Ashim Kumar Banerjee Vs Radharani Mallick and Another

Calcutta High Court 19 May 2011 C.O. No. 2358 of 2008 (2011) 05 CAL CK 0096
Bench: Single Bench
Result Published
Acts Referenced

Judgement Snapshot

Case Number

C.O. No. 2358 of 2008

Hon'ble Bench

Prasenjit Mandal, J

Advocates

S.P. Roychowdhury and Anit Kr. Rakshit, for the Appellant;Sabyasachi Bhattacharyya, Manik Das and N. Mitra, for the Respondent

Final Decision

Dismissed

Acts Referred
  • Civil Procedure Code, 1908 (CPC) - Order 47 Rule 1, Order 9 Rule 13, 151
  • Partition Act, 1893 - Section 4

Judgement Text

Translate:

Prasenjit Mandal, J.@mdashThis application is directed against the Order No. 316 dated April 25, 2003 and June 16, 2008 passed by the learned Civil Judge (Senior Division), 7th Court, Alipore in Misc. Case No. 22 of 1998 and Misc. Case No. 10 of 2003 respectively.

» SOURCE MATERIAL:
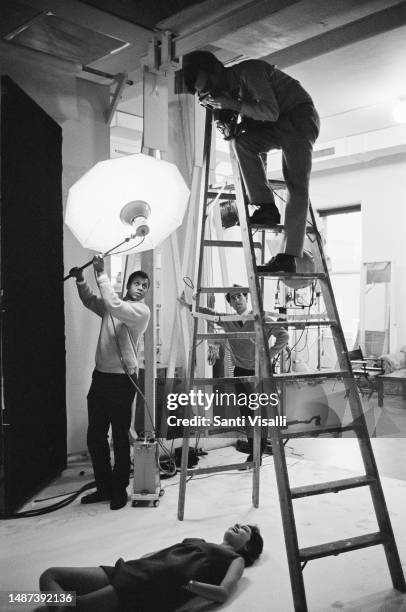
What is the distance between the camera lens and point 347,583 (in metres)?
2.49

» SHORT TASK 1: Extract the passage of the judgment record from "Final Decision" up to and including "of 2003 respectively.".
» SHORT TASK 2: Could you turn the paragraph of the judgment record beginning "S.P. Roychowdhury and Anit Kr. Rakshit" into a short list that keeps its main facts?
The lines come from a different source than the judgment record.

» WRITTEN REPLY 1:
Final Decision

Dismissed

Acts Referred
  • Civil Procedure Code, 1908 (CPC) - Order 47 Rule 1, Order 9 Rule 13, 151
  • Partition Act, 1893 - Section 4

Judgement Text

Translate:

Prasenjit Mandal, J.@mdashThis application is directed against the Order No. 316 dated April 25, 2003 and June 16, 2008 passed by the learned Civil Judge (Senior Division), 7th Court, Alipore in Misc. Case No. 22 of 1998 and Misc. Case No. 10 of 2003 respectively.

» WRITTEN REPLY 2:
- Appellant: S.P. Roychowdhury and Anit Kr. Rakshit
- Respondent: Sabyasachi Bhattacharyya, Manik Das and N. Mitra